Spacer
Spacer

Reliability, Estimates and Significance Testing

 

It’s a striking fact that the level of reliability commonly used by marketing researchers is the same as that used in human studies for drugs.  One would assume the need for reliable estimates in the testing of new drugs is far greater than in business research, yet both fields set the same level of reliability.

There has been some movement to relax the constraints of high reliability and low risk in significance testing for business research.  This is an attempt not only to enable reporting of smaller, more leading changes in the marketplace, but also to align research results with what management a) expect and b) believe.

Tradition

High levels of reliability imply that estimates are right most of the time and so can be relied upon.  For example, if estimates are 90% reliable, they are likely to be correct 90 times out of 100 and incorrect ten times out of 100.  That is, there is a 10% chance that the estimate is misleading.

Here we see the link between reliability and error.  The chance of error is the focus of significance testing, which is commonly conducted on sample estimates to determine whether they correctly represent the unknown population value they are estimating – that is, whether they are significant.

Associated with this testing is a level of significance (also called ‘p-value’), which represents the chance of making a Type I error.  A Type I error occurs when, for example, the sample analysis results in the conclusion that there has been a significant change in the average performance, when in fact there has not.

The chance of making a Type I error when conducting significance testing is inversely related to the level of reliability of the estimate; a 95% level of reliability or confidence implies a 5% chance of making a Type I error.

Current Focus

Management’s focus is on actionability.  They want research findings to act as early warning signals by identifying any changes in the direction of performance, so that action can be taken before a problem builds.  However, reducing the chance of making Type I errors in significance testing often results in small changes not showing as significant; conversely, accepting smaller changes as significant involves less reliability and hence greater risk than reporting only large changes as significant.

Statisticians would argue that the increased chance of making a Type I error is a major drawback, but management are increasingly prepared to accept this risk, since incorrectly concluding that there has been a significant decline in performance when there has not (Type I error) is less costly than standing by and doing nothing in the face of incremental declines that accumulate into difficult or expensive-to-reverse trends.
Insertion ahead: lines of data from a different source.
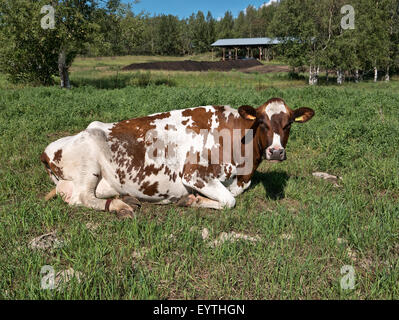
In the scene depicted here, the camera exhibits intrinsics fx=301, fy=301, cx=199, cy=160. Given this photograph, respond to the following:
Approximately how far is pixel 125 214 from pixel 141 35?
2467 cm

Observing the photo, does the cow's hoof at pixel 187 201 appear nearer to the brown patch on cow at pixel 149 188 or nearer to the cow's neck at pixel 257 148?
the brown patch on cow at pixel 149 188

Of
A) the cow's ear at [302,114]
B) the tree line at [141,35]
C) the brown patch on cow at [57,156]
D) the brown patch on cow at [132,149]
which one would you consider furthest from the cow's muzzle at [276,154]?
the tree line at [141,35]

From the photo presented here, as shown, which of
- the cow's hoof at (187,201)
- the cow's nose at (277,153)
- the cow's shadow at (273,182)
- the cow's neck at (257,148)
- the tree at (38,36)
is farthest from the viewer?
the tree at (38,36)

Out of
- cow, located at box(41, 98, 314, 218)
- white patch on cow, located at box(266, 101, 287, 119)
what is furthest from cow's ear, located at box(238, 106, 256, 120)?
white patch on cow, located at box(266, 101, 287, 119)

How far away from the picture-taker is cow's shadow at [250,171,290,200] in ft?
17.1

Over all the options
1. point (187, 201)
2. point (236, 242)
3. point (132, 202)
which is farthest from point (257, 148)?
point (132, 202)

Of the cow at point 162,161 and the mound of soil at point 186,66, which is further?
the mound of soil at point 186,66

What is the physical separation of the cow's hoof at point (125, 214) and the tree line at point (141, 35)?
18.9 meters

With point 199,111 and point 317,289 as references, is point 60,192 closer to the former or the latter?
point 199,111

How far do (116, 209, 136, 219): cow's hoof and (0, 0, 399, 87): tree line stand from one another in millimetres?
18912

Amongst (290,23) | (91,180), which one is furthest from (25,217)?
(290,23)

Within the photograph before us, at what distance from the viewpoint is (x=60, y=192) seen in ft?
15.5

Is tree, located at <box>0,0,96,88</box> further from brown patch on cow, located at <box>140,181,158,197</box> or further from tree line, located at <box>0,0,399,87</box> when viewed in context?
brown patch on cow, located at <box>140,181,158,197</box>

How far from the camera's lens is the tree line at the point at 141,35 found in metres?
19.7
As Darren Stein, General Manager of Insights & Strategy, Consumer Marketing, Optus, has said: ‘we don’t need to be 95% sure things got worse before we take action.’
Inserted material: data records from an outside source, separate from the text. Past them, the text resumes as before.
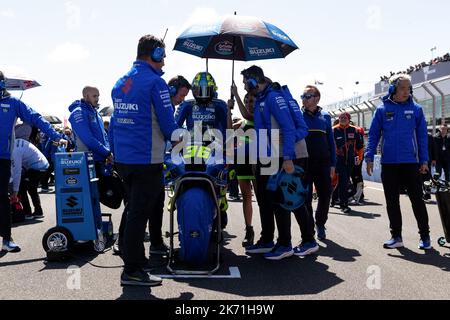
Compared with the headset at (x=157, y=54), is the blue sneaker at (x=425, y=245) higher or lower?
lower

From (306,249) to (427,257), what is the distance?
135 cm

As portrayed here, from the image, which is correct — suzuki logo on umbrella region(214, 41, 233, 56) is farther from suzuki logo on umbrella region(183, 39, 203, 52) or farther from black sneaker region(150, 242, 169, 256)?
black sneaker region(150, 242, 169, 256)

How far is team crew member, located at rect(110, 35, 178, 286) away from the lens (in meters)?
4.20

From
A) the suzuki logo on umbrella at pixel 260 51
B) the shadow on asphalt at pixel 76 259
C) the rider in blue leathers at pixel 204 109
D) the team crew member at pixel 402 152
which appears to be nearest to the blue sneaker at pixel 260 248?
the rider in blue leathers at pixel 204 109

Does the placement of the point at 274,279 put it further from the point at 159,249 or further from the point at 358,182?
the point at 358,182

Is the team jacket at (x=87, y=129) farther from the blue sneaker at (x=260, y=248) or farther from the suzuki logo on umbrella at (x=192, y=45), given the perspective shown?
the blue sneaker at (x=260, y=248)

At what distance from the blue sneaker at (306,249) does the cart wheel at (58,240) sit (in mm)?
2539

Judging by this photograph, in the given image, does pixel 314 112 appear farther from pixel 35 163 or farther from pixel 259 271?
pixel 35 163

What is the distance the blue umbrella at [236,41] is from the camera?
18.9 feet

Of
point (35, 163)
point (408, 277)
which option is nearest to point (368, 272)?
point (408, 277)

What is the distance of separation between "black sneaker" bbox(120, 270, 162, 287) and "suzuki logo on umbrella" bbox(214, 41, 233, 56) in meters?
3.72

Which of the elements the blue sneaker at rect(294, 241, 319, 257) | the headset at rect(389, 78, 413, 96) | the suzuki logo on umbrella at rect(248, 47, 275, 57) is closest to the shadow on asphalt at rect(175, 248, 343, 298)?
the blue sneaker at rect(294, 241, 319, 257)

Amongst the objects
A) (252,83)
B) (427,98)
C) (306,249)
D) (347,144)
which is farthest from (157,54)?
(427,98)
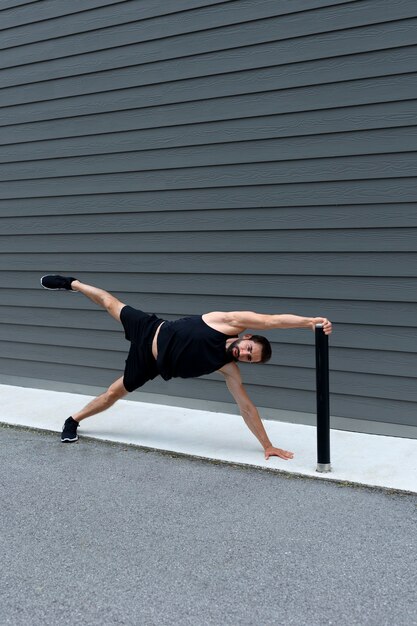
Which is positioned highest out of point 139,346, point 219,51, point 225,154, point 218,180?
point 219,51

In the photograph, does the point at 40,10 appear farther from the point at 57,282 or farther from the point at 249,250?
the point at 249,250

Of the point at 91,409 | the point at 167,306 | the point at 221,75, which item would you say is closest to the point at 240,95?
the point at 221,75

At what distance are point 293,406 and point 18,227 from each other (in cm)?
342

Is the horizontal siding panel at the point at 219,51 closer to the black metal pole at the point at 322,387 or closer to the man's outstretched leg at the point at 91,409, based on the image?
the black metal pole at the point at 322,387

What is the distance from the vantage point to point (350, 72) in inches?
214

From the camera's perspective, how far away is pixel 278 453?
5285 millimetres

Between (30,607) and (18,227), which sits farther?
(18,227)

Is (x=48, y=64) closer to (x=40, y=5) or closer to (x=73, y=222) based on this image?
(x=40, y=5)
For significance tests on the variation of an organisation’s mean levels of performance from one year to the next, it has been proposed that levels of reliability can be advantageously reduced from the commonly used 95% to 90% or even less.  This involves increasing the risk of error from 5% to 10% or more, but management do not want their hands tied by having to reduce the risk of error to as low as the standard 5%.

This change in approach to significance testing is not cost-driven.  It is not a veiled attempt to reduce the costs of research through the smaller sample sizes that are required when lower levels of reliability are set.  The focus instead is on allowing management to be more responsive to smaller changes in company performance.

It also addresses the issue of reward that is contingent upon improvement in performance measures.  Management are keen for opportunities to provide a ‘pat on the back’ and encourage employees; however, this can be thwarted when few improvements in performance are reported as significant due to the constraint of achieving the standard levels of risk.

The key point here is flexibility: being prepared to accept lower levels of reliability (and higher risk) in situations where detecting and acting on small decreases in performance are more important than mistakenly acting on non-significant declines.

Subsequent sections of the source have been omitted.